The bad news: The Montgomery era at Denver has not yet officially begun. The 43-year-old will not officially start with the Pioneers until two days after his current team, the Dubuque Fighting Saints of the USHL, finishes its Clark Cup Playoffs run.

The good news: Montgomery has experience rebuilding hockey teams in his own brand’s image.

The city of Dubuque, Iowa, has a solid hockey history, having first supported Fighting Saints hockey between 1980 and 2001. When the club returned to Dubuque in 2010 after a nine-year absence, however, a new coach was needed to press the proverbial restart button and teach his own brand of hockey to the city’s revived team.

That’s where Montgomery came in.

The 2010-11 campaign was Montgomery’s first as a head coach anywhere. His relative inexperience as a bench boss — he had also previously been an assistant at both Notre Dame and Rensselaer — wasn’t an issue, though, as that season saw Dubuque win its first USHL postseason championship with either incarnation of the Fighting Saints.

What’s even better for Montgomery and the Pioneers is that the ball has hardly ever stopped rolling. Dubuque has not suffered a single losing season in its three years under the Montreal native’s tutelage, and the Fighting Saints won the 2012-13 Anderson Cup as the USHL’s regular season champion.

Whereas he had to build Dubuque’s team from nothing, next season’s Denver roster is already almost set for Montgomery ahead of his official arrival. He hopes, however, that getting the Pioneers to quickly buy into his system like he did with the Fighting Saints will pay off just as it did before.

“There are some similarities between what I’ve done in Dubuque and what I’ll do in Denver,” Montgomery said. “But there are some extremely talented hockey players at DU, and I think there are 22 of them right now on campus. When I inherited the job in Dubuque, we had zero players.

“It’s similar because I am going to instill my beliefs and my values, and how I’m going to want our team to play will be very similar to what it’s been like in Dubuque, and I’ll hold players accountable. But I know I’m walking into a situation where I have a team already in front of me.”
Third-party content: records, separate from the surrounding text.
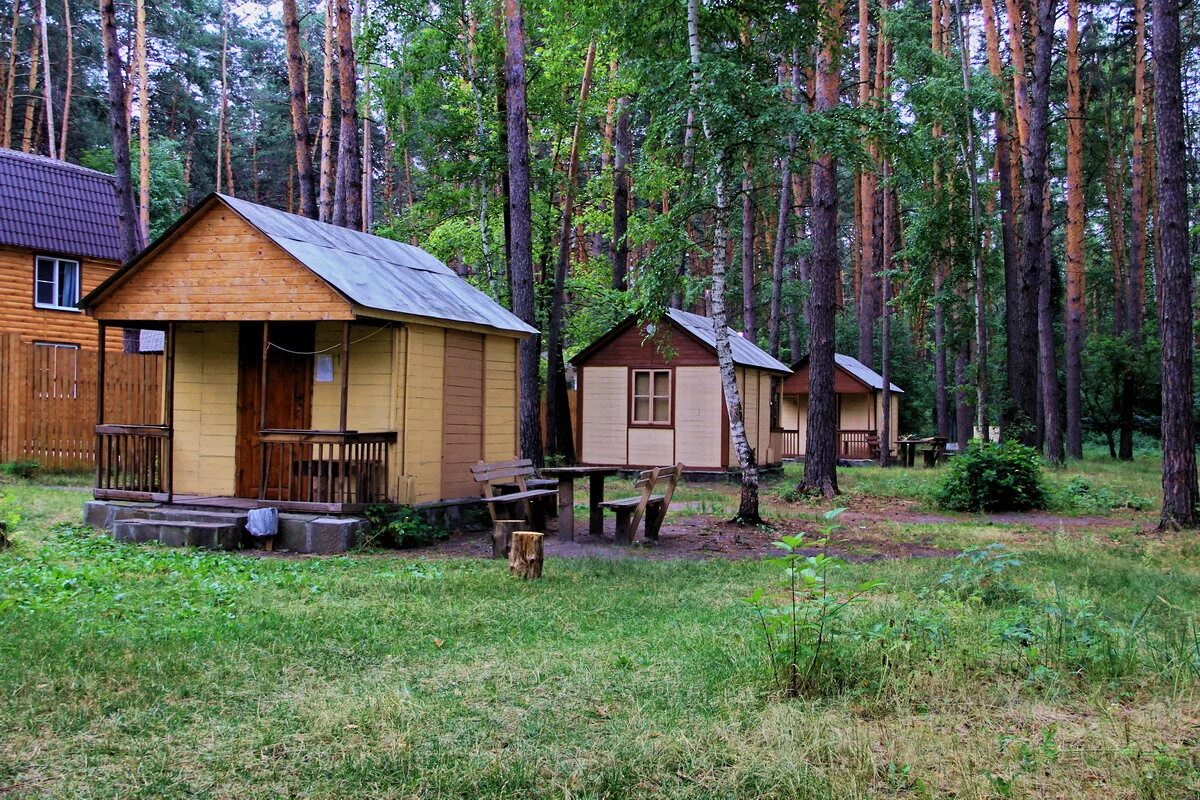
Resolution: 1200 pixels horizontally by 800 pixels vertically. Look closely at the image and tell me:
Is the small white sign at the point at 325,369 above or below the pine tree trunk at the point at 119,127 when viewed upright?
below

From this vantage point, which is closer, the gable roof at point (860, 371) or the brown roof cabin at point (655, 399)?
Answer: the brown roof cabin at point (655, 399)

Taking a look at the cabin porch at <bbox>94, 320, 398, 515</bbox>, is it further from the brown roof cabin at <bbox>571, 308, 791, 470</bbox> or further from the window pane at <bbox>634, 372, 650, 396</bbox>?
the window pane at <bbox>634, 372, 650, 396</bbox>

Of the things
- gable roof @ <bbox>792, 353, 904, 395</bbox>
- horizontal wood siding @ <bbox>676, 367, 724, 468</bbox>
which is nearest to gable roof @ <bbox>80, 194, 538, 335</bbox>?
horizontal wood siding @ <bbox>676, 367, 724, 468</bbox>

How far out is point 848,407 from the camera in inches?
1425

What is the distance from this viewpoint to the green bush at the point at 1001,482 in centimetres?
1642

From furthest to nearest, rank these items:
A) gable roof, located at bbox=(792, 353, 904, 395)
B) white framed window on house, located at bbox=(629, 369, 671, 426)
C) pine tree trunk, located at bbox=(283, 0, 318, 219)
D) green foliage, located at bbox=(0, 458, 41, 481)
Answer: gable roof, located at bbox=(792, 353, 904, 395) → white framed window on house, located at bbox=(629, 369, 671, 426) → pine tree trunk, located at bbox=(283, 0, 318, 219) → green foliage, located at bbox=(0, 458, 41, 481)

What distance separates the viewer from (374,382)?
1270cm

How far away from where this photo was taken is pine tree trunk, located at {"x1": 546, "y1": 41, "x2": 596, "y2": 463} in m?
22.0

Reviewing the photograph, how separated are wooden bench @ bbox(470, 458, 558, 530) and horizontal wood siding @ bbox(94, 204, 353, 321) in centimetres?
252

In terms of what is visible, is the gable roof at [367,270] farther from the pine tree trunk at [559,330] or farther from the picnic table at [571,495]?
the pine tree trunk at [559,330]

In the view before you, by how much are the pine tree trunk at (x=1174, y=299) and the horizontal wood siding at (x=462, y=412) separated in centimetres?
914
Montgomery will have a tough act to follow at DU in his first college head coaching job, but that test of his abilities — and the task of coaching under the microscope so soon after the public scrutiny that enveloped Gwozdecky’s dismissal and the aftermath thereof — is what hooked him when Denver approached him about its vacancy.

“That’s why I wanted the job, because of the success that the whole 60 years of Denver hockey has had from the Murray Armstrong era through to George Gwozdecky’s 20 years,” Montgomery said.

“That’s what made the job so appealing, that they have the infrastructure there to win at a high level. If you look at my past, you know that I love to win, and I understand the process of how to go about that and I’m excited about the new challenge at the college level.”

Montgomery had ambitions of moving up from coaching juniors into doing the same at the collegiate or professional level. Several jobs piqued his interest, including an opening at Maine — the school from which he graduated in 1993 — but DU beat the Black Bears to him.

“I obviously would have been very interested, just because I have tremendous pride in the program at the university,” said Montgomery, one of only three Maine players to have their jersey numbers retired in Orono. “But I was already in the middle of the interview sessions with Denver when that job [at Maine] came open.”

Now that he knows where his future’s taking him, though, Montgomery is excited to meet the challenge head-on once he finishes what he began in Dubuque.

“It’s been a whirlwind,” Montgomery said of balancing the hiring process at Denver with his present commitments with the Fighting Saints, “but it’s been a great whirlwind.

“I’m excited about Denver and also excited about finishing off what our team here in Dubuque has done. It’s been a great season so far, and we want to finish it off with a championship.”